* Work required
Please rewrite the entries starting at the line containing "Pastete, lila und" and ending at the line containing "One Nation Under" as a JSON list of strings, one string per line, with blank lines left out and the pictures omitted.

* Stored data
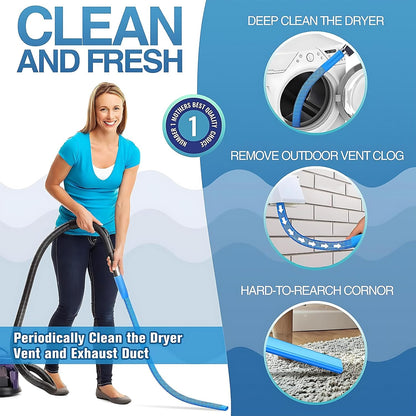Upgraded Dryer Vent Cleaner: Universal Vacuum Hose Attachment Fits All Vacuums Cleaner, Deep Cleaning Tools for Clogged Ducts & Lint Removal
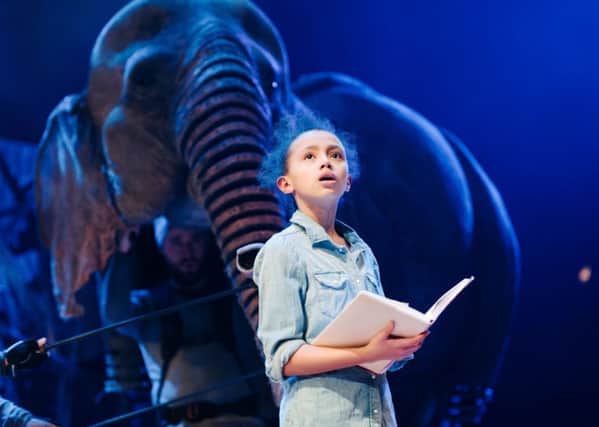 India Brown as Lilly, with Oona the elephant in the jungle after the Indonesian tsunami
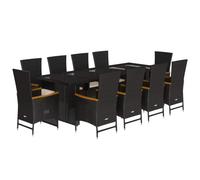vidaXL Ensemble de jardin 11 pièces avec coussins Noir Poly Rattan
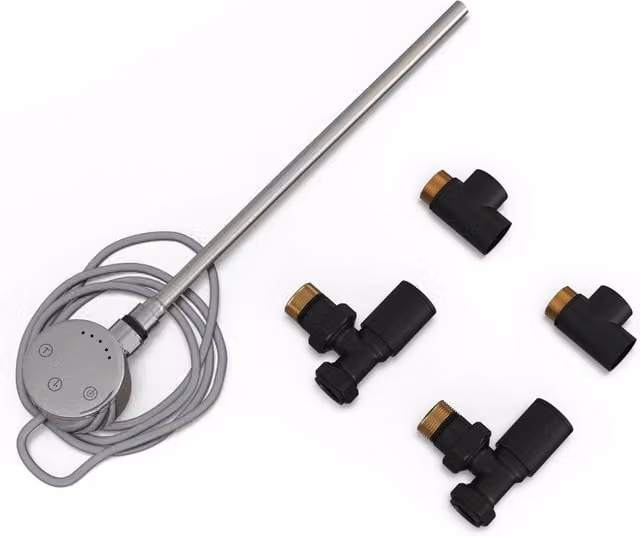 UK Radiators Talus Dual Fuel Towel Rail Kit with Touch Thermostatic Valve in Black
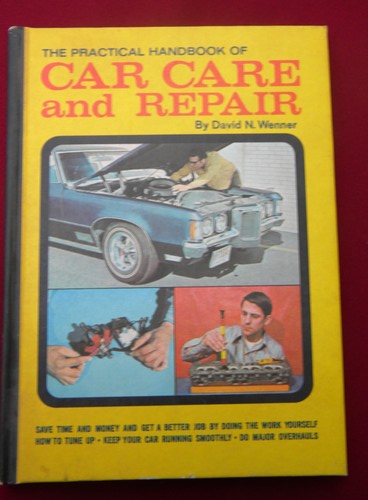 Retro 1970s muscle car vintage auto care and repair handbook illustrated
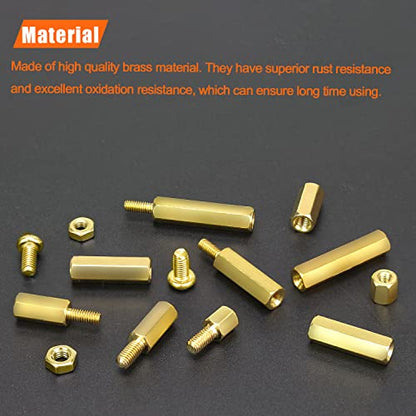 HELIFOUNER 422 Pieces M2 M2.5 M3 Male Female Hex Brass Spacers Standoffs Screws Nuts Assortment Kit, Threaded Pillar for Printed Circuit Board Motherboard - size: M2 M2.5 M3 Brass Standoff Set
* * *
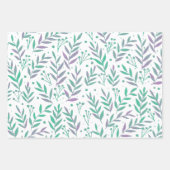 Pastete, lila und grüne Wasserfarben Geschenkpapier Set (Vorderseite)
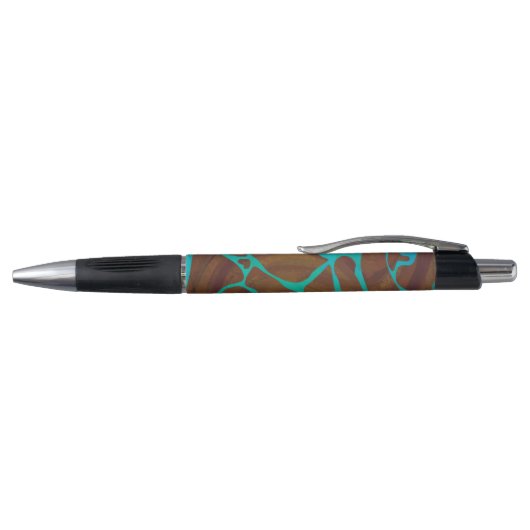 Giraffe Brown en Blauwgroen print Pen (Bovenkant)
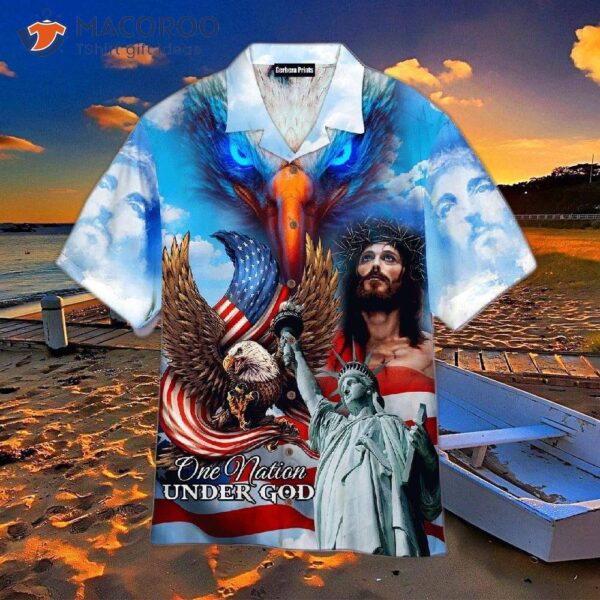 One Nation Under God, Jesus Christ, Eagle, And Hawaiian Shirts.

* Task output
[
  " Pastete, lila und grüne Wasserfarben Geschenkpapier Set (Vorderseite)",
  " Giraffe Brown en Blauwgroen print Pen (Bovenkant)",
  " One Nation Under God, Jesus Christ, Eagle, And Hawaiian Shirts."
]